* [REQUIREMENT] Leave out pictures; repeat exactly the lines from the "How far apart" line through the last of the data below.

-- start --

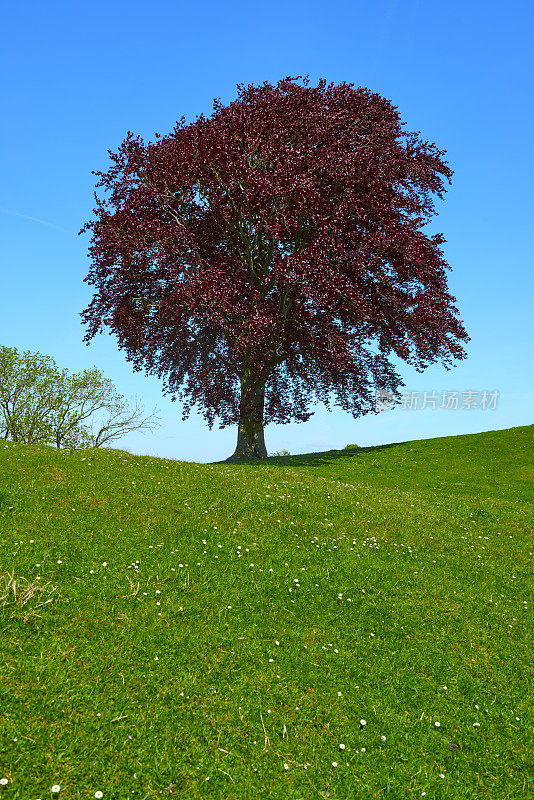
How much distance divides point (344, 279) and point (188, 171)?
36.1 ft

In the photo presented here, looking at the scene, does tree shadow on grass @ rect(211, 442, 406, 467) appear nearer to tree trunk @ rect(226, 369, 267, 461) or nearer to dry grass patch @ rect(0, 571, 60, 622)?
tree trunk @ rect(226, 369, 267, 461)

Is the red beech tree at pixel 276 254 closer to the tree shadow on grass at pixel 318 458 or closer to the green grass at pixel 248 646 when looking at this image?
the tree shadow on grass at pixel 318 458

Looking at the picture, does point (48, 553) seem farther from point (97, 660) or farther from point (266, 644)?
point (266, 644)

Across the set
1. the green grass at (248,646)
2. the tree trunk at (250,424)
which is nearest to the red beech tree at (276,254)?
the tree trunk at (250,424)

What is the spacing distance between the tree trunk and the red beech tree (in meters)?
0.10

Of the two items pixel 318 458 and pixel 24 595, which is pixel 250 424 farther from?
pixel 24 595

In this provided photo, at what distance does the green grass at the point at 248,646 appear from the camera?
291 inches

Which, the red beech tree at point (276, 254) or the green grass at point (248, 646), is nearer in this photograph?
the green grass at point (248, 646)

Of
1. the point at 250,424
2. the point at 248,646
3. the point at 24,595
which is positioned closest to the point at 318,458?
the point at 250,424

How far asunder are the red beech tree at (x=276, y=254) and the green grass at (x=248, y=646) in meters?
14.2

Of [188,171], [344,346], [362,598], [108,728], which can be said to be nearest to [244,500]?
[362,598]

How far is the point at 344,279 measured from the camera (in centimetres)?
2869

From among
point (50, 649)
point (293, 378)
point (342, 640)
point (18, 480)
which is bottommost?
point (342, 640)

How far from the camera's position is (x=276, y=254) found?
32688 mm
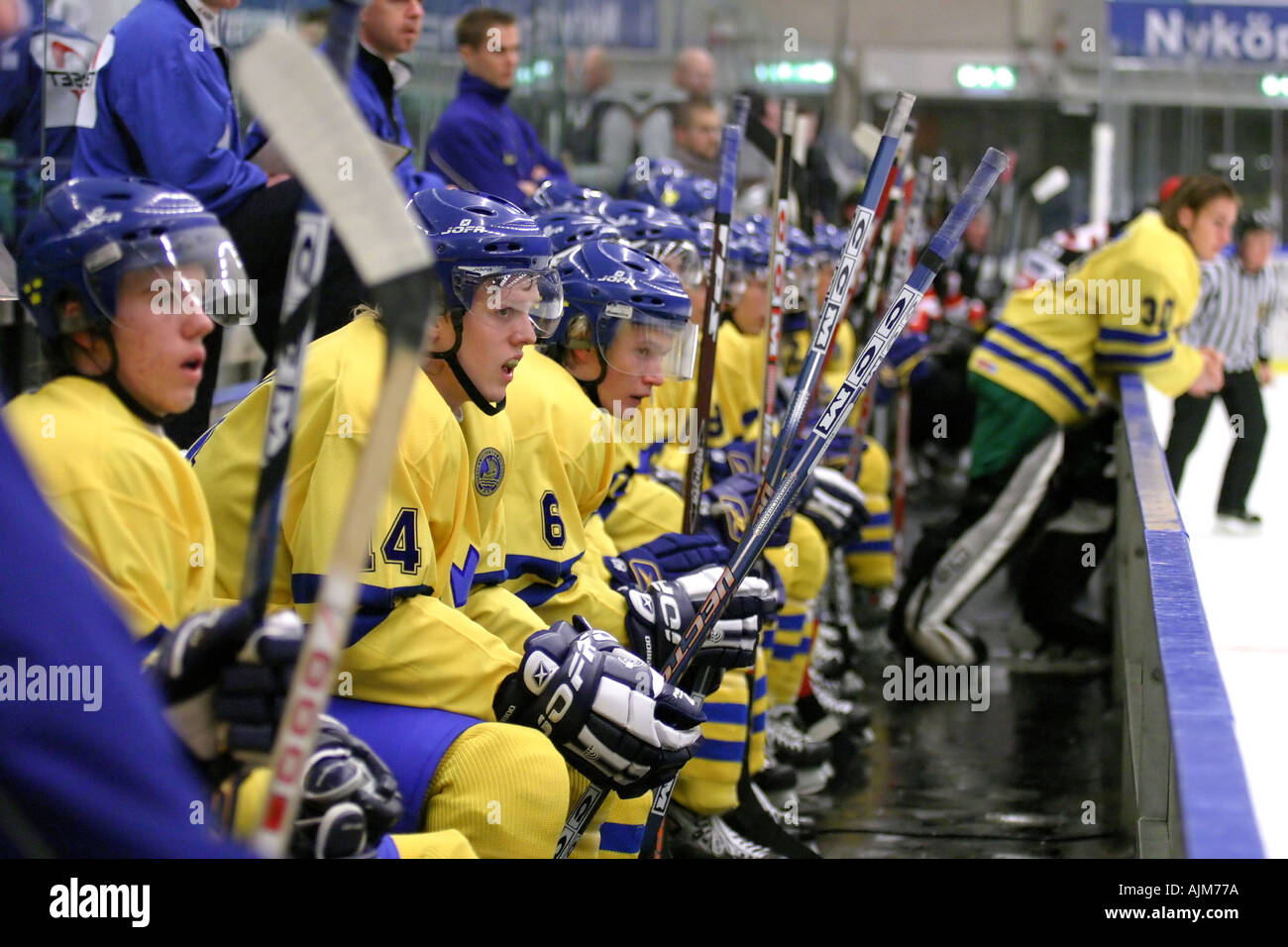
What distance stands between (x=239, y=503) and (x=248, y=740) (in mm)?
721

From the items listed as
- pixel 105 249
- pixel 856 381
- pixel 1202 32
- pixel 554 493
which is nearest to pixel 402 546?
pixel 105 249

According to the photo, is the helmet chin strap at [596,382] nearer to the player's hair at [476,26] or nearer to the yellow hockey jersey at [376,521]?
the yellow hockey jersey at [376,521]

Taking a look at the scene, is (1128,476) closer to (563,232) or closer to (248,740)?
(563,232)

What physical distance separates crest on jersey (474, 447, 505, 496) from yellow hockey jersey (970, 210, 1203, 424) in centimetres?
341

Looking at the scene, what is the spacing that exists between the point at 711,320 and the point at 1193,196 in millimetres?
2973

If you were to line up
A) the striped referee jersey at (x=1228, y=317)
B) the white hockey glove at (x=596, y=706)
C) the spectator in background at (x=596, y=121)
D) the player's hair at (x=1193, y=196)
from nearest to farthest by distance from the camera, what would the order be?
the white hockey glove at (x=596, y=706) < the player's hair at (x=1193, y=196) < the striped referee jersey at (x=1228, y=317) < the spectator in background at (x=596, y=121)

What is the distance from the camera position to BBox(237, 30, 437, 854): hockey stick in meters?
1.06

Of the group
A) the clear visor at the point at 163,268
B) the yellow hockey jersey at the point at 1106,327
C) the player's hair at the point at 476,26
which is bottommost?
the yellow hockey jersey at the point at 1106,327

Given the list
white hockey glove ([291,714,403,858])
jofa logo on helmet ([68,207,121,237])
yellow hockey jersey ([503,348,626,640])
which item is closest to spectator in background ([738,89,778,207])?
yellow hockey jersey ([503,348,626,640])

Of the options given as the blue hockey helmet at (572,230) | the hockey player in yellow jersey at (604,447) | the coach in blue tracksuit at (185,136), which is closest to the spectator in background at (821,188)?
the blue hockey helmet at (572,230)

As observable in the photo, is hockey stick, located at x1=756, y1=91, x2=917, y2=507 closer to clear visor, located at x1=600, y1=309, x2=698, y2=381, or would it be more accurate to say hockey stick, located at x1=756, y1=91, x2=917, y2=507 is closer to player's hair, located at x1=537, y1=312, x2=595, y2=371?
clear visor, located at x1=600, y1=309, x2=698, y2=381

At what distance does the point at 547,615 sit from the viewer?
2764mm

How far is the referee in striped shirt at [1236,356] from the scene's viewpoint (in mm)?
6438

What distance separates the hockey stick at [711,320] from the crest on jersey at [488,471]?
82cm
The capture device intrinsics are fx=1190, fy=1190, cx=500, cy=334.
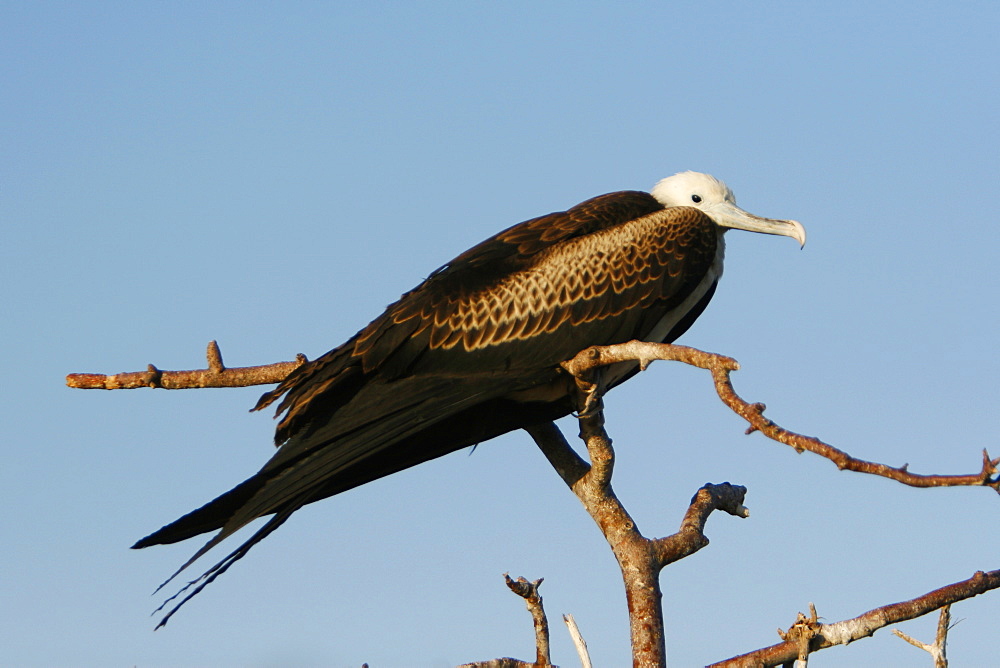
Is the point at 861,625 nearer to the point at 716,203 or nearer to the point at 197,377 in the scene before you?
the point at 716,203

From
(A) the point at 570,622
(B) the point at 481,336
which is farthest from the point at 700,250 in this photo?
(A) the point at 570,622

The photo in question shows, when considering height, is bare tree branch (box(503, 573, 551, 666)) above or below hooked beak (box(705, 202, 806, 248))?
below

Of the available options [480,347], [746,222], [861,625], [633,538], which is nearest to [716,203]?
[746,222]

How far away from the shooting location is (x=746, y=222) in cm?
845

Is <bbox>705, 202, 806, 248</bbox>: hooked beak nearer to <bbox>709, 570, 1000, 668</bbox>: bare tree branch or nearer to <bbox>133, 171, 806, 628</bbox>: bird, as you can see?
<bbox>133, 171, 806, 628</bbox>: bird

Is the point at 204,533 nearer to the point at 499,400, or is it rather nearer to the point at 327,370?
the point at 327,370

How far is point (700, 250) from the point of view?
26.2 ft

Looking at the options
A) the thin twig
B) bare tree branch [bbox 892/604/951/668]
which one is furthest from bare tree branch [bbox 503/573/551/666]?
bare tree branch [bbox 892/604/951/668]

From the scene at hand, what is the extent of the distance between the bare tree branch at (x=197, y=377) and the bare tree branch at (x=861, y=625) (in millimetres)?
3492

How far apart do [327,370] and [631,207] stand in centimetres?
241

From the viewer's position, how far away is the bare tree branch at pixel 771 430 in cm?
438

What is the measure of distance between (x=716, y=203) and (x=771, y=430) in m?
4.02

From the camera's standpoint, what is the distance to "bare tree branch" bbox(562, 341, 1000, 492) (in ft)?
14.4

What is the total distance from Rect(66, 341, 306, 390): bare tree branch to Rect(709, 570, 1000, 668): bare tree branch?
3.49 m
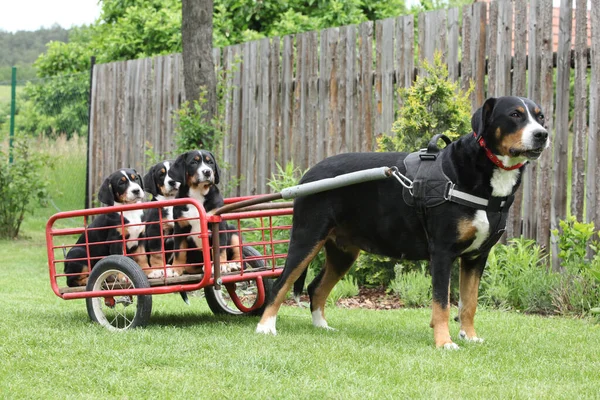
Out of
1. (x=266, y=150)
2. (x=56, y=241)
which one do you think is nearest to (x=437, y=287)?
(x=266, y=150)

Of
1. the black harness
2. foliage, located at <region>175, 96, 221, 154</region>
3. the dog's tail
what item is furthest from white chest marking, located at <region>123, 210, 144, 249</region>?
foliage, located at <region>175, 96, 221, 154</region>

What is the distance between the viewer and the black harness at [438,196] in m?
4.99

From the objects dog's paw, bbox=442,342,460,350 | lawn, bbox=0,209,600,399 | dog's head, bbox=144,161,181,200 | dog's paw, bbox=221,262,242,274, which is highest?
dog's head, bbox=144,161,181,200

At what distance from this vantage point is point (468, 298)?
5410mm

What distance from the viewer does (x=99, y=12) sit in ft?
67.8

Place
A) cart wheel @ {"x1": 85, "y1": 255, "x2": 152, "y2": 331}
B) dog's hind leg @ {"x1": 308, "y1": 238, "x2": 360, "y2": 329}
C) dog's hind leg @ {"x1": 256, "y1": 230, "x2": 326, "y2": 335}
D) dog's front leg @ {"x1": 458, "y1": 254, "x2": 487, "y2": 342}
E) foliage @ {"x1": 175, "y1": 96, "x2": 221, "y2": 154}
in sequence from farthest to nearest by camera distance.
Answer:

-- end --

* [RESULT]
How far apart do [327,370] and [631,207] stand in centimetres?
241

From the viewer's position, how far away is the bare tree branch at pixel 771 430 in cm?
438

What is the measure of distance between (x=716, y=203) and (x=771, y=430) in m?
4.02

From the camera's standpoint, what is the distance to "bare tree branch" bbox(562, 341, 1000, 492) (in ft)?
14.4

What is the total distance from Rect(66, 341, 306, 390): bare tree branch to Rect(709, 570, 1000, 668): bare tree branch?
3.49 m
Out of
1. (x=266, y=150)
2. (x=56, y=241)
which one do you think is nearest to (x=437, y=287)?
(x=266, y=150)

Of
1. the black harness
2. foliage, located at <region>175, 96, 221, 154</region>
3. the dog's tail
what item is furthest from white chest marking, located at <region>123, 210, 144, 249</region>?
foliage, located at <region>175, 96, 221, 154</region>

What is the distance between the viewer and the black harness at [438,196] in m?
4.99

From the objects dog's paw, bbox=442,342,460,350 | lawn, bbox=0,209,600,399 | dog's head, bbox=144,161,181,200 | dog's paw, bbox=221,262,242,274, which is highest?
dog's head, bbox=144,161,181,200

At what distance from this vantage point is point (468, 298)?
5410mm

What distance from the viewer does (x=99, y=12) sit in ft?
67.8

Place
A) cart wheel @ {"x1": 85, "y1": 255, "x2": 152, "y2": 331}
B) dog's hind leg @ {"x1": 308, "y1": 238, "x2": 360, "y2": 329}
C) dog's hind leg @ {"x1": 256, "y1": 230, "x2": 326, "y2": 335}
D) dog's front leg @ {"x1": 458, "y1": 254, "x2": 487, "y2": 342}
E) foliage @ {"x1": 175, "y1": 96, "x2": 221, "y2": 154}
in sequence from farthest to nearest by camera distance.
Answer:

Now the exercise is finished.